Supplied material -
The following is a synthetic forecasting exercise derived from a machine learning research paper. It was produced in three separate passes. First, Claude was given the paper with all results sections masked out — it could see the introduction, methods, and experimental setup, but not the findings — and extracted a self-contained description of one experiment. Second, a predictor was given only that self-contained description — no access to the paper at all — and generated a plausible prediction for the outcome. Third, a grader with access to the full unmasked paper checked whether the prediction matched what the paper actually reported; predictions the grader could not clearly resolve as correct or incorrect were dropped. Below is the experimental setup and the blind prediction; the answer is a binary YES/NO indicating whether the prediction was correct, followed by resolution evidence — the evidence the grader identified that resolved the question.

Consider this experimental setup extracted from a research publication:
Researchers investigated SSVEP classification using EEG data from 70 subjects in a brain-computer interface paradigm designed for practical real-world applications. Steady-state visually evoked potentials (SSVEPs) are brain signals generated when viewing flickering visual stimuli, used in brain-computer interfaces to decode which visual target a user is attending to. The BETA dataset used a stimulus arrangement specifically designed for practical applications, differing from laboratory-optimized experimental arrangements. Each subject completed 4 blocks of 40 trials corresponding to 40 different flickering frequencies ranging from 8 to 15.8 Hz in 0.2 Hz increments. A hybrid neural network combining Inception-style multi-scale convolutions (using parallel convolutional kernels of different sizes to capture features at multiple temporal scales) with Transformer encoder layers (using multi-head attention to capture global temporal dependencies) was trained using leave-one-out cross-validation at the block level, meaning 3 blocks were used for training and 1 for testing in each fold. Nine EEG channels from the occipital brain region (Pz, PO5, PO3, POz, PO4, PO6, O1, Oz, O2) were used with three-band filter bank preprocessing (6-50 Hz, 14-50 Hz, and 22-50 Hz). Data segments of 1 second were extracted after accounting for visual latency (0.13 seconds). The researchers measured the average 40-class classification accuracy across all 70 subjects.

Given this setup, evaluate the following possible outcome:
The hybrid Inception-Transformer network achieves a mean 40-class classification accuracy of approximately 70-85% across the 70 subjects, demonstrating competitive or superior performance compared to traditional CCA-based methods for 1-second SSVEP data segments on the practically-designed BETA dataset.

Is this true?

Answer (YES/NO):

Exercise instructions - Only the lines from the beginning of the material above through the line with "Consider this experimental" are wanted; extract them exactly.

Response area -
The following is a synthetic forecasting exercise derived from a machine learning research paper. It was produced in three separate passes. First, Claude was given the paper with all results sections masked out — it could see the introduction, methods, and experimental setup, but not the findings — and extracted a self-contained description of one experiment. Second, a predictor was given only that self-contained description — no access to the paper at all — and generated a plausible prediction for the outcome. Third, a grader with access to the full unmasked paper checked whether the prediction matched what the paper actually reported; predictions the grader could not clearly resolve as correct or incorrect were dropped. Below is the experimental setup and the blind prediction; the answer is a binary YES/NO indicating whether the prediction was correct, followed by resolution evidence — the evidence the grader identified that resolved the question.

Consider this experimental setup extracted from a research publication:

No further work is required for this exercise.